Nexus-MCP acts as a single gateway that aggregates multiple MCP servers deployed as Gemini extensions. It enforces a deterministic 4-phase workflow: Discovery (collect all available tools from connected servers), Mapping (identify the target SERVER_ID and TOOL_ID), Schema Verification (fetch the technical schema only for the chosen tool), and Bridged Execution (route the command to the appropriate downstream server). Through Nexus-MCP you can introspect the available tools, route specific tasks to preferred servers, and chain tool usage across multiple servers to accomplish complex workflows such as document generation, conversion, and dissemination.

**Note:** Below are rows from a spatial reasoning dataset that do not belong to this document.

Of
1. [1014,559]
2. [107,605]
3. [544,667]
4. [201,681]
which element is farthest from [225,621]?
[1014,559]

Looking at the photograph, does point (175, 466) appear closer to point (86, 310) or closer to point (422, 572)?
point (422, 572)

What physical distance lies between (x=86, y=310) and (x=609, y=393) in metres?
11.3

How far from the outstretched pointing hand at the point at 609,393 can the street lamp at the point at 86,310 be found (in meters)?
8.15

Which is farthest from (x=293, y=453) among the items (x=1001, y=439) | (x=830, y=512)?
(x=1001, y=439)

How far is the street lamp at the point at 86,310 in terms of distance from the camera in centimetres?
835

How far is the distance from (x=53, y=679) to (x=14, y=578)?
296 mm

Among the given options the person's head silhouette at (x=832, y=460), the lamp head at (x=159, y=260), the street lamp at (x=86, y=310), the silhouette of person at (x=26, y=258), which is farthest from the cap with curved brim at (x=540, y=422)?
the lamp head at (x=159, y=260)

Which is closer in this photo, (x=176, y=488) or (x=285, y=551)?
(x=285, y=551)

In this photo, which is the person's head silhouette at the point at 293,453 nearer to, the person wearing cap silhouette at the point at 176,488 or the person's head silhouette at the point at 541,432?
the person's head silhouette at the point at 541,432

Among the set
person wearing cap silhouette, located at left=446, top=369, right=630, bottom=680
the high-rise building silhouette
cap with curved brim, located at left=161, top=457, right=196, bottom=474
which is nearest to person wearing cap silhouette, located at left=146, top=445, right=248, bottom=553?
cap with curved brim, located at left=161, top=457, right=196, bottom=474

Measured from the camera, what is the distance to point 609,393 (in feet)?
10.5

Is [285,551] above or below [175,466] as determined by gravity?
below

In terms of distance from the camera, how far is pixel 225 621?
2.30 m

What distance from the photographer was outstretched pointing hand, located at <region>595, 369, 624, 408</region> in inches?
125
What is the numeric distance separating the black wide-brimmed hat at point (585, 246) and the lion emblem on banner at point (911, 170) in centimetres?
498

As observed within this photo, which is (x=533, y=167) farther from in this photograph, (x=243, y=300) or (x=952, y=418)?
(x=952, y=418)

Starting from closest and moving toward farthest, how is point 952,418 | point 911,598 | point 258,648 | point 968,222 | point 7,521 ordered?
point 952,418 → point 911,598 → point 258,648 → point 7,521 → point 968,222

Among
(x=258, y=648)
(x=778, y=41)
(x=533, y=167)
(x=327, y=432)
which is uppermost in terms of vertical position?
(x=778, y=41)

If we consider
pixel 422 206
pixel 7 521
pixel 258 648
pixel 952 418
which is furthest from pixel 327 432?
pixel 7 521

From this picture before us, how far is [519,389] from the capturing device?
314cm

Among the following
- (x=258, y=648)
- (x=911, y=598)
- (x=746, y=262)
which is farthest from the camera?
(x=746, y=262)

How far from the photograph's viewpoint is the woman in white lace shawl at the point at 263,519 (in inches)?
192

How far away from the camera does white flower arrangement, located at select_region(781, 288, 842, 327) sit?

You interact with the gateway via Gemini CLI or Google Antigravity, which both leverage the Nexus gateway under the hood. The gateway does not implement tools itself; it manages downstream MCP servers and coordinates tool execution across them, reducing tool-space interference and maintaining stable context flow for LLM agents.

How to install

Prerequisites:

  • Node.js (Latest LTS) or the environment where your Gemini CLI extension runs
  • Gemini CLI installed and authenticated
  • (Optional) Google Antigravity for enhanced agentic workflows
  1. Install the Nexus-MCP extension for Gemini CLI:
gemini extensions install https://github.com/tanaikech/nexus-mcp-extension
  1. Prepare a configuration file named mcp_config.json (example provided in the repository). This file should list downstream MCP servers with their commands and arguments. Example:
{
  "mcpServers": {
    "google-workspace": {
      "command": "node",
      "args": [
        "/home/username/.gemini/extensions/google-workspace/dist/index.js"
      ]
    },
    "tools-for-mcp-server": {
      "command": "node",
      "args": [
        "/home/username/.gemini/extensions/tools-for-mcp-server-extension/mcp-server/src/index.js"
      ],
      "timeout": 300000
    }
  }
}
  1. Point Nexus-MCP to the configuration file by exporting the MCP_SERVER_LIST environment variable:
export MCP_SERVER_LIST="/home/username/mcp_config.json"

On Windows PowerShell:

$env:MCP_SERVER_LIST="C:\Users\username\mcp_config.json"
  1. Disable downstream extensions in Gemini CLI so they are accessed only through Nexus-MCP:
gemini extensions disable google-workspace
gemini extensions disable tools-for-mcp-server
  1. (Optional) If using Antigravity, ensure the Nexus-MCP server is registered as described in the Antigravity guidance and that the MCP_SERVER_LIST points to your config.

Additional notes

Tips and common issues:

  • Ensure the MCP_SERVER_LIST points to a valid JSON file and that each downstream server uses absolute paths to its executable script.
  • If a downstream tool times out, you can increase the timeout in the server entry (e.g., "timeout": 600000).
  • When routing, you can explicitly specify the target server to the LLM agent (e.g., by including a route hint like Use google-workspace) to optimize tool selection.
  • The gateway relies on the underlying Gemini extension environment; keep extensions updated and ensure required authentication (e.g., Gemini, Google Antigravity) is valid.
  • The 4-phase workflow helps maintain deterministic reasoning; ensure your agents follow the routing order to avoid tool-space interference.